Summary of the Facts
At the start of a race the visual individual recall signal required by rule 29.1 was correctly made, but the required sound signal was not. One of the recalled boats, A, did not return and later requested redress on the grounds that she started simultaneously with the starting signal and heard no recall sound signal.
The protest committee found that A was not entirely on the pre-start side of the starting line at the starting signal. It gave A a finishing position as redress because of the absence of the sound signal. Another boat, B, then asked for redress, claiming that her finishing position was affected by what she believed to have been an improper decision to give a finishing position to A. B was not given redress, and she appealed on the grounds that rule 26 states: ‘the absence of a sound signal shall be disregarded’.
Decision
B’s appeal is dismissed. The protest committee’s decision to give redress to A is upheld. The requirement in rule 29.1 and in Race Signals regarding the making of a sound signal when flag X is displayed is essential to call the attention of boats to the fact that one or more of them are being recalled.
When the sound signal is omitted from an individual recall, and a recalled boat in a position to hear a sound signal does not see the visual signal and does not return, she is entitled to redress. (If the redress given is to adjust the boat’s race score, it should reflect the fact that, generally, when a recalled boat returns to the pre-course side of the line after her starting signal, she usually starts some time after boats that were not recalled.
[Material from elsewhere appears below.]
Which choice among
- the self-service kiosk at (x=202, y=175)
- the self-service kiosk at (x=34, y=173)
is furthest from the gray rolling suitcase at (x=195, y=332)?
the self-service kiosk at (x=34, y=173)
An allowance for that time should be made.) However, a boat that realizes that she was over the line is not entitled to redress, and she must comply with rules 28.1 and, if it applies, rule 30.1. If she fails to do so, she breaks rule 2 and fails to comply with the Basic Principle, Sportsmanship and the Rules.
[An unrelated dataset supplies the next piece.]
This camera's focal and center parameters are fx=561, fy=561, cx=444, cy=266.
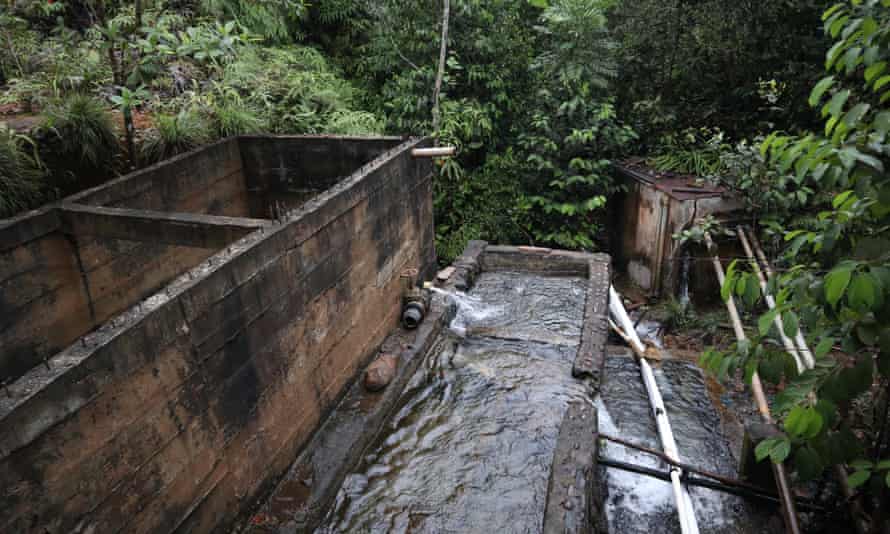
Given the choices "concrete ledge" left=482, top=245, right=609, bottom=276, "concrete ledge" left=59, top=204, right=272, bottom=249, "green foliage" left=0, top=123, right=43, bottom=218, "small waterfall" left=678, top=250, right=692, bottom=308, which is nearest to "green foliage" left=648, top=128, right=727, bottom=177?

Concerning Boat B’s request, the provision of Rule 26 that ‘the absence of a sound signal shall be disregarded’ applies only to the warning, preparatory, one-minute and starting signals. When the individual recall signal is made, both the visual and sound signals are required unless the sailing instructions state otherwise.
RYA 1974/7
To decide on a request for redress you need to answer a couple of essential questions. I’ve set up the following flow diagram to guide you:
In Case 31 the answer to the first question is YES; Boat A was scored OCS which is significantly worse than any place she had sailed.
The answer to the second question is also YES; She was not aware she was over the line. Had she been aware, this question would have to be answered NO; because then not returning would have been (partly) her own fault.
As to the cause in Case 31; not giving a sound signal is covered by 62.1(a); that was an omission by the Race Committee.
We arrive at the outcome: Redress granted
Very good paper.
ReplyDeleteBut i can´t understand the redress in perth WC for a boat, finishing second after a Rule 10, 18.3 incident. See decision #57:
USA-8241, GER-8414 and IRL-8418 entitled to redress: aveerage points from race 1 up to last race on 15 December 2011, but not worse than their actual finishing positions in race 2.
Uli
I think IRL and GER both received the place they sailed in the race (i.e. place 2 and 13), because that was better than there average....
ReplyDeleteBut how redress can be granted when apparently the score was not worsened, I don't understand either....
Perhaps IRL was winning the race before the incident?